According to the statistics provided by Google, from July 1 to December 31, 2009, the Brazilian government was at the top of the list in terms of requests for user data (3,663 times), followed by the U.S. (3,580 times). As for the removal of search results, Brazil again made its way to the top (291 requests), followed by Germany, India and the U.S. Due to legal concerns, China was not included in these lists, claimed the company.
Google’s fight back has been really strong. With those statistics in hand, Google might stop to wonder: “Wow, just hold your horses and take look at what you have been doing.”
Google could not have forgotten that, just a month before, the company decided to withdraw its business from mainland China. And the reason was as simple as that — government censors. Seizing “the moral high ground,” Google declared that it was determined to provide all users with “uncensored services.” Does that mean the company will close its business in America, where internet services are strictly controlled?

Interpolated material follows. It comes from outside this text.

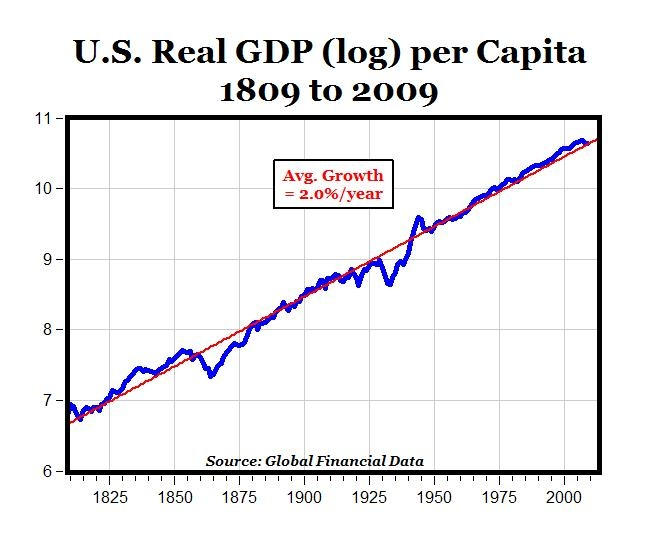 real gdp index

The statistics also suggested that, in countries like the U.S., Germany and Brazil, 80 percent of the related content had been removed by request. In Turkey, Google masked videos that were considered to be offensive to Mustafa Kemal Ataturk, the founding father of the country. In Germany, Google blocked links that advocated Nazism and denied the Holocaust. Back in the U.S., Google even closely work with the Central Intelligence Agency. Search histories are preserved permanently for reference.
But why was it that the otherwise obedient Google became so obstinate in China? It was because the company held a double standard. On April 19, the company posted on its blog, “We don’t want to engage in political censorship, this is especially true in countries like China and Vietnam.”
“Some democratically-elected governments in Europe and elsewhere do have national laws that prohibit certain types of content. Our policy is to comply with the laws of these democratic governments.”
Google has made its position clear — we do not conform to the laws of China and Vietnam, but only to those of Western countries. In fact, what Google complies with are not the laws, but the ideologies. Google made it clear in its blog post that whether or not the content will be removed is based on “our policies.” In Google’s eyes, the policies of the company outplace the laws of the countries in which it is operating; these policies are taken as final.
What is their “policy” then? It may be “Don’t be evil,” the banner that is flaunted by the company. But what is the criteria for good and evil? Neither Google nor the U.S. will be the only ones to have the final say; otherwise, the criteria would be whether it is good for the United States or not.
What Google’s statistics tell us is that they are not saying no to censorship, not even to political censorship. In fact, they are saying no to diversified social systems and to the places where U.S. cultural hegemony cannot reach.